(Reuters) – Former President Donald Trump’s 2024 White House campaign said on Wednesday he had raised $7 million since being indicted on federal charges last week, as his message of political persecution continues to resonate with die-hard supporters.
“President Trump Raises Over $6.6 Million and Counting Since Deranged Jack Smith Announced Political Prosecution,” Trump’s campaign wrote in an email to supporters on Wednesday, referring to the U.S. special counsel investigating him.
Over $4.5 million came from digital fundraising while $2.1 million was raised from a donor event on Tuesday at Trump’s Bedminster Club in New Jersey.

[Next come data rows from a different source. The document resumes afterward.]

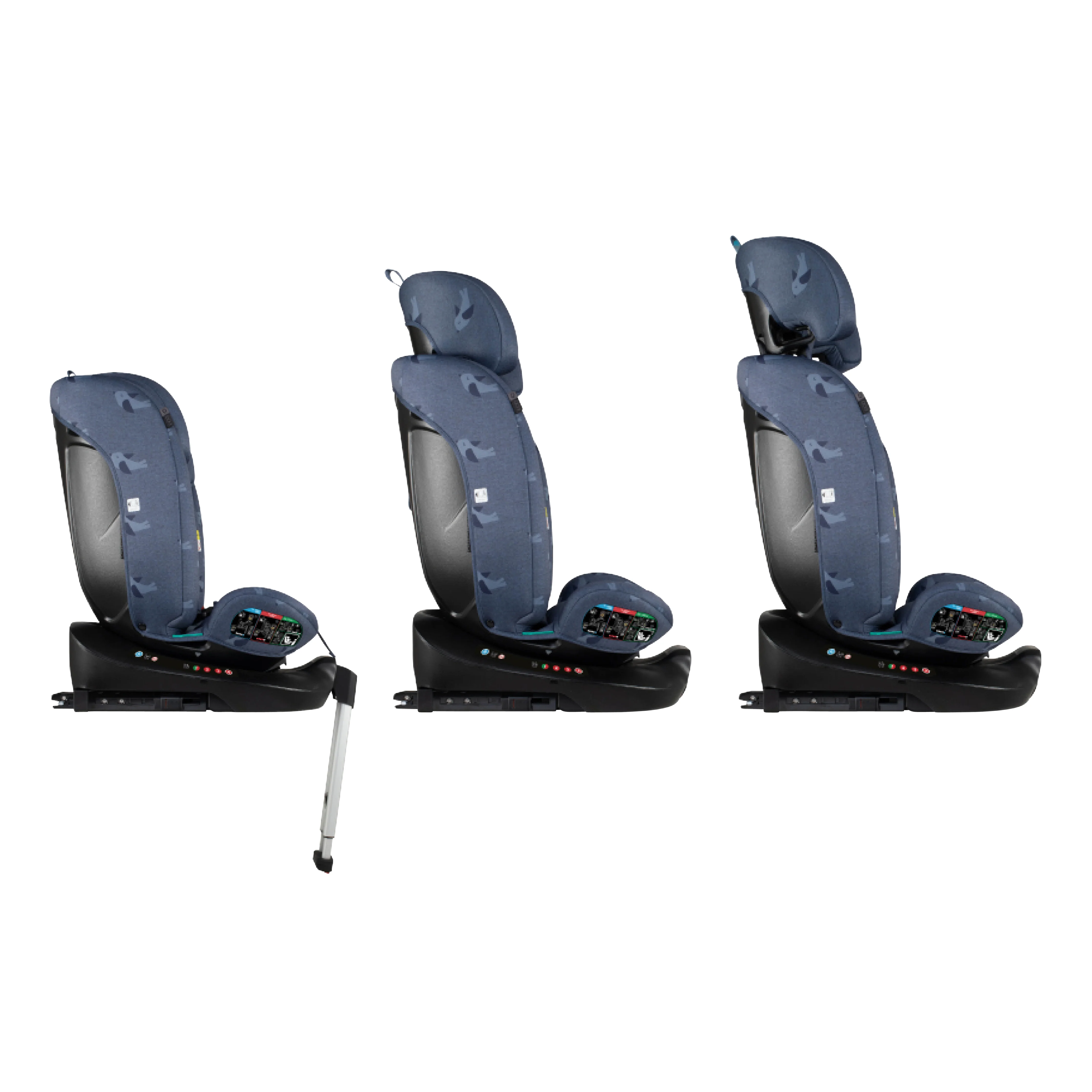 Product image 37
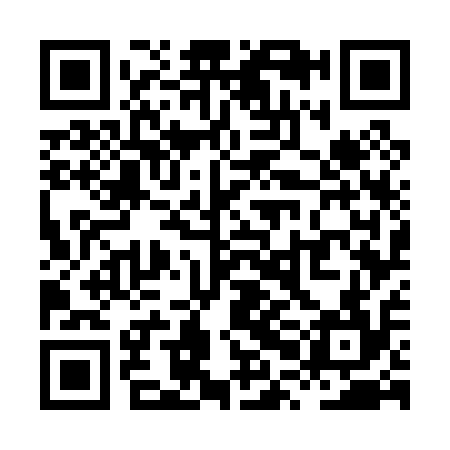 QR code for XPG014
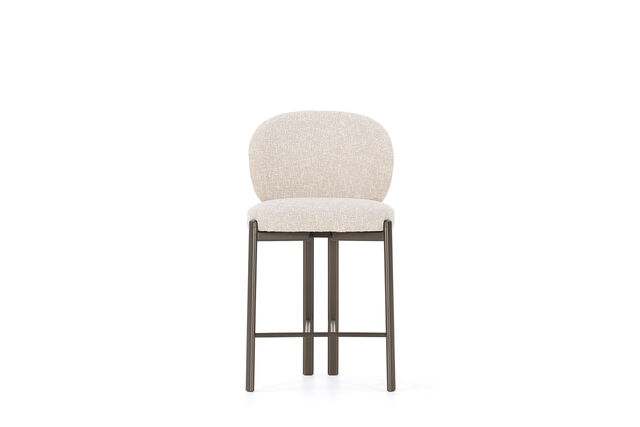 Clara Stool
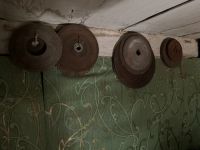 Лот: 17514224. Фото: 3. Диски пильные, круги отрезные... Строительство и ремонт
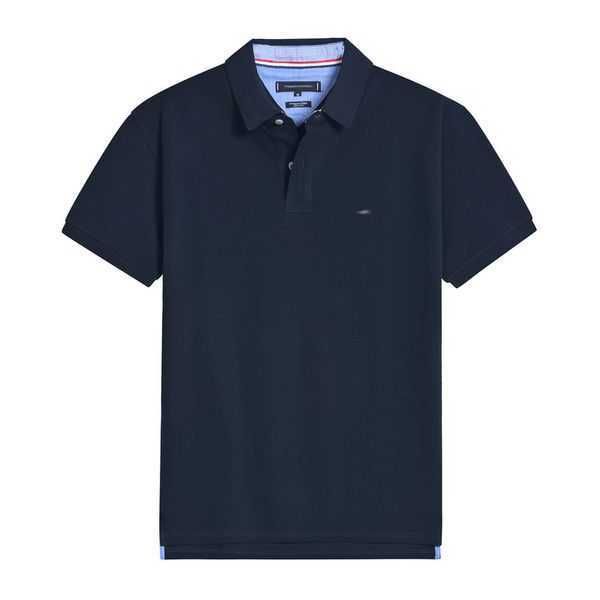 designer men's t shirts short sleeve pure cotton color edge lapel sleeve polo shirt shorts fashion embroidery letter business black whi, White;black
designer men's t shirts short sleeve pure cotton color edge lapel sleeve polo shirt shorts fashion embroidery letter business black whi, White;black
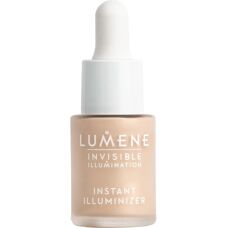Lumene Golden Hour Highlighter - Ansikte & Ögon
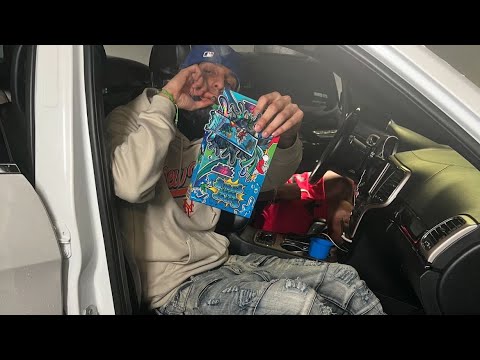 LAJA ❌ OT RAFI - 50CENT (OFFICIAL MUSIC AUDIO) #spanishdrill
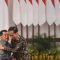 Jusuf Kalla Blak-blakan soal Beda Sikap Politik dengan Jokowi di Pilkada DKI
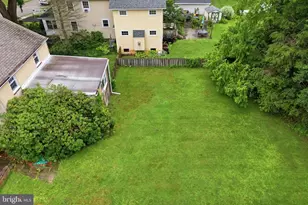 233 Arlingham Rd, Flourtown, PA 19031 - Photo 27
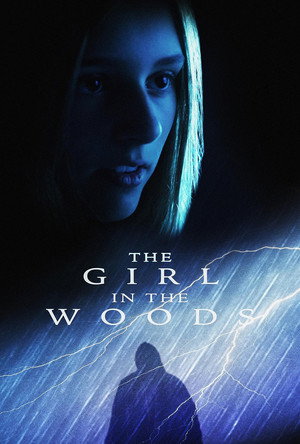 the-girl-in-the-woods-2025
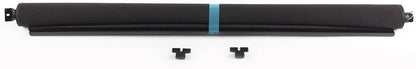 ya 5 8.10 Black Sunroof Sunshade Cover & Clips Fit for Cadillac XT5 2017-2020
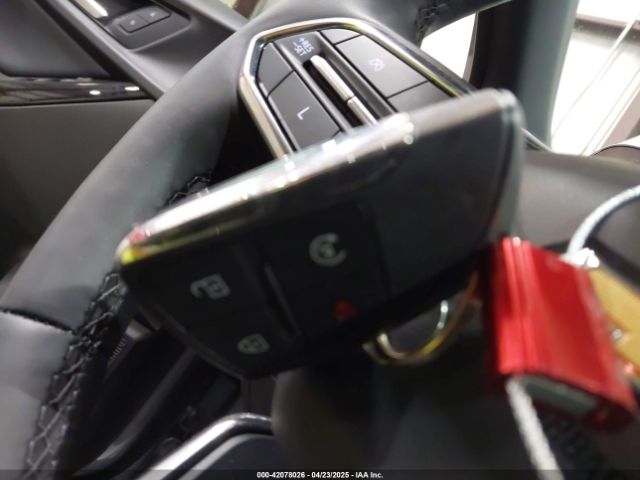 3GNAXPEG7SL190701 Chevrolet Equinox Awd Lt
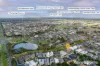 20 Lawson Way, Caroline Springs, Vic 3023-Image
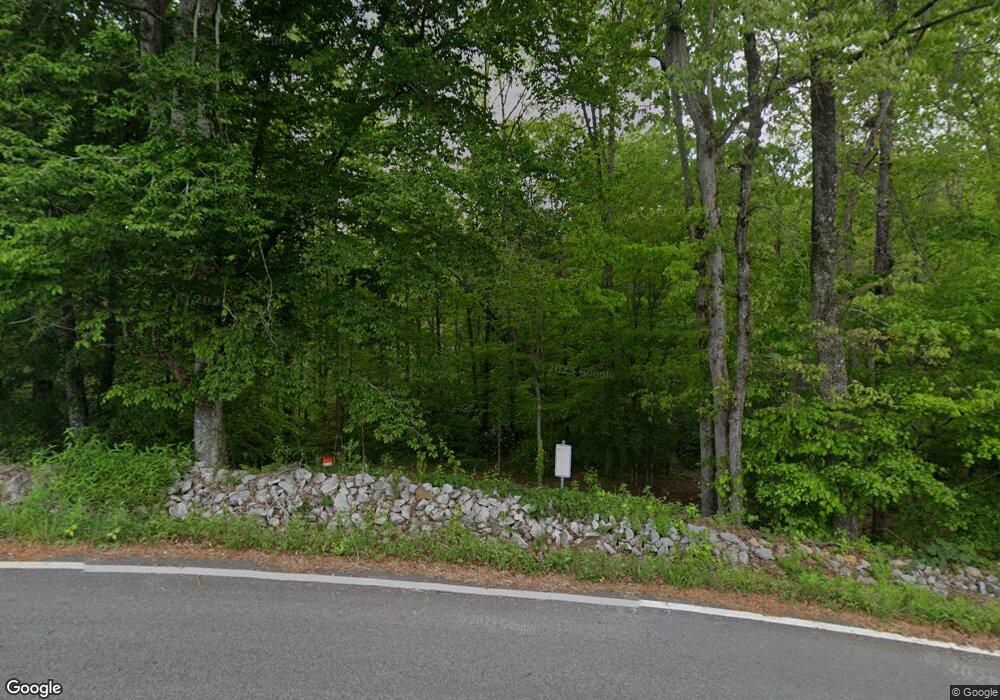 291 Hamp Chappell Rd unit 9, Carrollton, GA 30116 - photo 1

A spokesman for Trump, who is the frontrunner for the 2024 Republican presidential nomination, later emailed Reuters stating that fundraising had passed the bar of $7 million since the indictment was announced on Thursday.
In the indictment, Trump was accused of illegally retaining classified government documents after leaving the White House and then conspiring to obstruct a federal probe of the matter.
He has sought to frame the charges as a Democratic-led attack to knock him out of the 2024 race – and one ultimately designed to hurt Republicans, 30% of whom are considered unwavering Trump supporters.
“They’re not coming after me, they’re coming after YOU,” Trump wrote in a fundraising email earlier on Wednesday, the day after he was arraigned and pleaded not guilty to all 37 counts in court.
Polling suggests Trump’s strategy is working: A vast majority of Republicans – some 81% – believe the charges are politically motivated, according to a Reuters/Ipsos poll completed on Monday.
Trump also enjoyed a fundraising bump from charges in New York as part of a case involving hush money paid to a porn star. After word emerged in March that Trump was going to be charged, his campaign raised $7 million in three days, according to senior adviser Jason Miller.
Trump’s nearest rival, Florida Governor Ron DeSantis, has a roughly $85 million political war chest, currently held in a state account.